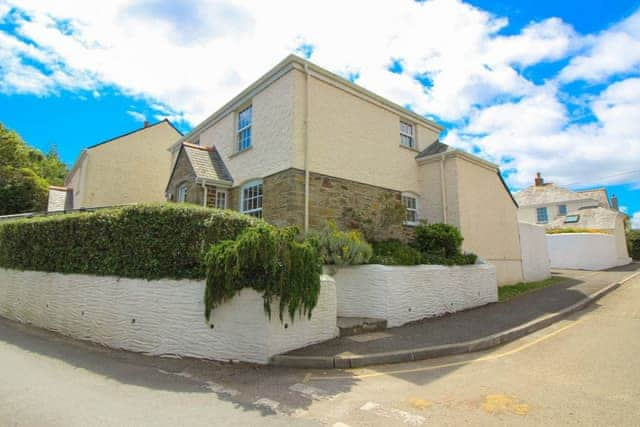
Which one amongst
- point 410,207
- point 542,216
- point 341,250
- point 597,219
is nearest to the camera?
point 341,250

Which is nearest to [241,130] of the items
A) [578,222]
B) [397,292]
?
[397,292]

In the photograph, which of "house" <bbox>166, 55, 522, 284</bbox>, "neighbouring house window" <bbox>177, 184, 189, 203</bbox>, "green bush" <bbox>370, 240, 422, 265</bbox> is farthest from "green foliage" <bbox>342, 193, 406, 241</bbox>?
"neighbouring house window" <bbox>177, 184, 189, 203</bbox>

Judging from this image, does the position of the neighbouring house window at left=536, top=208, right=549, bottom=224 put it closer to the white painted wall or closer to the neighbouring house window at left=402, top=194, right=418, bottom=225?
the white painted wall

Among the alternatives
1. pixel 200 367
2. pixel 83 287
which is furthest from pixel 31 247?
pixel 200 367

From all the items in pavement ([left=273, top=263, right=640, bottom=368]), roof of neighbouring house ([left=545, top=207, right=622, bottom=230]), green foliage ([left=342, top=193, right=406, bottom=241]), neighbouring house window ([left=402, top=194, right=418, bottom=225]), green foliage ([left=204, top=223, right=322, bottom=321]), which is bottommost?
pavement ([left=273, top=263, right=640, bottom=368])

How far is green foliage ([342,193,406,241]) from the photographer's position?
11.5 m

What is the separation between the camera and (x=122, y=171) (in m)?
21.1

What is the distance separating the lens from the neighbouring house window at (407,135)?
47.4 feet

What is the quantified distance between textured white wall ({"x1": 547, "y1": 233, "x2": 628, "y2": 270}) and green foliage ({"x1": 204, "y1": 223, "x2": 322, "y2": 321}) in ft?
80.0

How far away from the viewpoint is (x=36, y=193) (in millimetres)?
27953

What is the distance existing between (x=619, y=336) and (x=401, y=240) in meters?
6.78

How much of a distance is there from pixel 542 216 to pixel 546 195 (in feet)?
7.81

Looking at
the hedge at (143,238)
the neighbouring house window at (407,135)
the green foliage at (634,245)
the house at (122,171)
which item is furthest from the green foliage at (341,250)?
the green foliage at (634,245)

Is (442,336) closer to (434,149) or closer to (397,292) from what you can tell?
(397,292)
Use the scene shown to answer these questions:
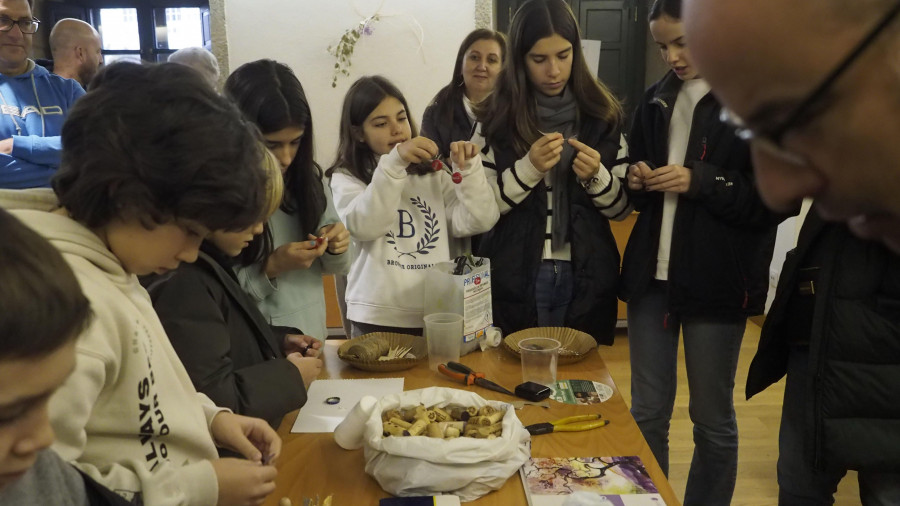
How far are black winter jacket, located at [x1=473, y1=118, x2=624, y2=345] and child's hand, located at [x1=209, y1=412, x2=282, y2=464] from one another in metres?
0.98

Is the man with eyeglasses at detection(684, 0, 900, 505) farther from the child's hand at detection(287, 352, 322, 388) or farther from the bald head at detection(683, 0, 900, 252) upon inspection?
the child's hand at detection(287, 352, 322, 388)

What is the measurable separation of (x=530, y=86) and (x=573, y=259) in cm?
54

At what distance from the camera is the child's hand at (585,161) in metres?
1.87

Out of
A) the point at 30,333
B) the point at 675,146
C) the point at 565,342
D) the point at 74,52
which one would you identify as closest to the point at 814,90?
the point at 30,333

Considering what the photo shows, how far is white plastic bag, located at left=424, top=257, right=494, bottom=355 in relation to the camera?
1.64m

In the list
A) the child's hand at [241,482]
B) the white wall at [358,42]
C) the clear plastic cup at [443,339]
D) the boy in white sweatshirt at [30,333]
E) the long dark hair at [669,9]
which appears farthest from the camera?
the white wall at [358,42]

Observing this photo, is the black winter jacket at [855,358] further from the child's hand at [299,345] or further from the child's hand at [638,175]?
the child's hand at [299,345]

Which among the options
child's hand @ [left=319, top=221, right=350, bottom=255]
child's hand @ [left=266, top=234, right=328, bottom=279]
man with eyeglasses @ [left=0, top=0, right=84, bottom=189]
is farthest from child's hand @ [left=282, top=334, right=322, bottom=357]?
man with eyeglasses @ [left=0, top=0, right=84, bottom=189]

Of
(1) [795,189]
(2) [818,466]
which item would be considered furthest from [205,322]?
(2) [818,466]

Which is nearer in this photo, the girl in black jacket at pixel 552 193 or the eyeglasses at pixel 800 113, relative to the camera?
the eyeglasses at pixel 800 113

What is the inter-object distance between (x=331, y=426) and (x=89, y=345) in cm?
58

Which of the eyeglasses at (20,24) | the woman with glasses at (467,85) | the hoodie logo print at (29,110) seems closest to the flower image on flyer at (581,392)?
the woman with glasses at (467,85)

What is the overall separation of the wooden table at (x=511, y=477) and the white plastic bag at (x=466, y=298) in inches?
5.0

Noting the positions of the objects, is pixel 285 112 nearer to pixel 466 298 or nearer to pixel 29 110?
pixel 466 298
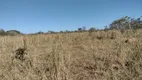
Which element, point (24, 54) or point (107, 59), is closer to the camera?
point (107, 59)

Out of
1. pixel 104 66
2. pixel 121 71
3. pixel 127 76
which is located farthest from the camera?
pixel 104 66

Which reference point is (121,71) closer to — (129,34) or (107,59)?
(107,59)

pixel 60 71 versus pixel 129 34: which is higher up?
pixel 129 34

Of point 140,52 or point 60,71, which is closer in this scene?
point 60,71

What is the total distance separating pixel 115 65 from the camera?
405 cm

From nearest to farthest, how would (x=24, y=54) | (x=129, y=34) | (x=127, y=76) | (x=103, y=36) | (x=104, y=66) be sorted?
(x=127, y=76)
(x=104, y=66)
(x=24, y=54)
(x=129, y=34)
(x=103, y=36)

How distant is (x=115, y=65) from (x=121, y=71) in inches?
13.6

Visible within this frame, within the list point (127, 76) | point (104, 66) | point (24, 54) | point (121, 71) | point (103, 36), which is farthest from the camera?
point (103, 36)

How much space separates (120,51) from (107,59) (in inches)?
19.8

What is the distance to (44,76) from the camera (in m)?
3.40

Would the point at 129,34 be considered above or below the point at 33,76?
above

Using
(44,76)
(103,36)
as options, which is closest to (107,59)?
(44,76)

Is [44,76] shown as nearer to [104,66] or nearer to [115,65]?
[104,66]

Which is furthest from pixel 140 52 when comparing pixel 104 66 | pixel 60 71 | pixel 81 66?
pixel 60 71
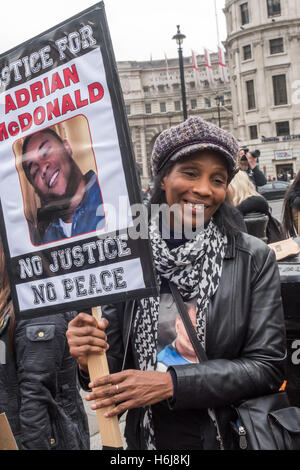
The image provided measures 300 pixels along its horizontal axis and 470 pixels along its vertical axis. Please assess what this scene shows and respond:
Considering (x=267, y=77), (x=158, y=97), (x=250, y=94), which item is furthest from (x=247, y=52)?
(x=158, y=97)

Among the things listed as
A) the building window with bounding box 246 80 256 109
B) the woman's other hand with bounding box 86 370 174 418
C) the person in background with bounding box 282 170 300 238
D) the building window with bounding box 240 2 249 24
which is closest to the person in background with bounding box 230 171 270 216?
the person in background with bounding box 282 170 300 238

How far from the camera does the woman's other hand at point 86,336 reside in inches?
58.7

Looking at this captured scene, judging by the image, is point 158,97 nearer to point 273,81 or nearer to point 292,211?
point 273,81

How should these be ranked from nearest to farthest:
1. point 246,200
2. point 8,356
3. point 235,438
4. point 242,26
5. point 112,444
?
point 112,444 < point 235,438 < point 8,356 < point 246,200 < point 242,26

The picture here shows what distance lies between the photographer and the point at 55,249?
5.44 ft

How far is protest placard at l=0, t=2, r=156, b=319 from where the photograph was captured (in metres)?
1.52

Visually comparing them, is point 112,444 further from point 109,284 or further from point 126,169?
point 126,169

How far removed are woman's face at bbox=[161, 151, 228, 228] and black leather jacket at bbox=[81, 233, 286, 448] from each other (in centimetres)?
16

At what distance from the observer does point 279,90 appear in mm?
43750

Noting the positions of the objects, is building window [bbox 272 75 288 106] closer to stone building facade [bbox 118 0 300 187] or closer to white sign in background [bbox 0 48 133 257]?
stone building facade [bbox 118 0 300 187]

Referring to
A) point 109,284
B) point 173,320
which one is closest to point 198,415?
point 173,320

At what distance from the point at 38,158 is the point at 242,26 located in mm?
48227

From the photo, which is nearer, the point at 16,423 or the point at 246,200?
the point at 16,423

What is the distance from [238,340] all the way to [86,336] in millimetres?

------------------------------------------------------------------------

**GIVEN REQUEST:** Copy exactly the lines of the listing above, beginning at the line with "The picture here" and ending at its final line; write out nothing else.

**RIGHT ANSWER:**
The picture here shows what distance lies between the photographer and the point at 55,249?
5.44 ft

How far is protest placard at l=0, t=2, r=156, b=319 from where the photograph was captured (in metres)?
1.52

Visually comparing them, is point 112,444 further from point 109,284 or further from point 126,169?
point 126,169

How far removed are woman's face at bbox=[161, 151, 228, 228] and black leather jacket at bbox=[81, 233, 286, 448] from each other (in centimetres)?
16

At what distance from the observer does point 279,90 appear in mm?
43750

Noting the positions of the objects, is building window [bbox 272 75 288 106] closer to stone building facade [bbox 118 0 300 187] or closer to white sign in background [bbox 0 48 133 257]?
stone building facade [bbox 118 0 300 187]

Referring to
A) point 109,284
B) point 173,320
which one is closest to point 198,415?
point 173,320

At what distance from the point at 38,158 is the point at 242,26 located in mm?
48227

From the photo, which is nearer, the point at 16,423 or the point at 246,200?
the point at 16,423

What is the distance from [238,340] all the way to [86,336] in millimetres?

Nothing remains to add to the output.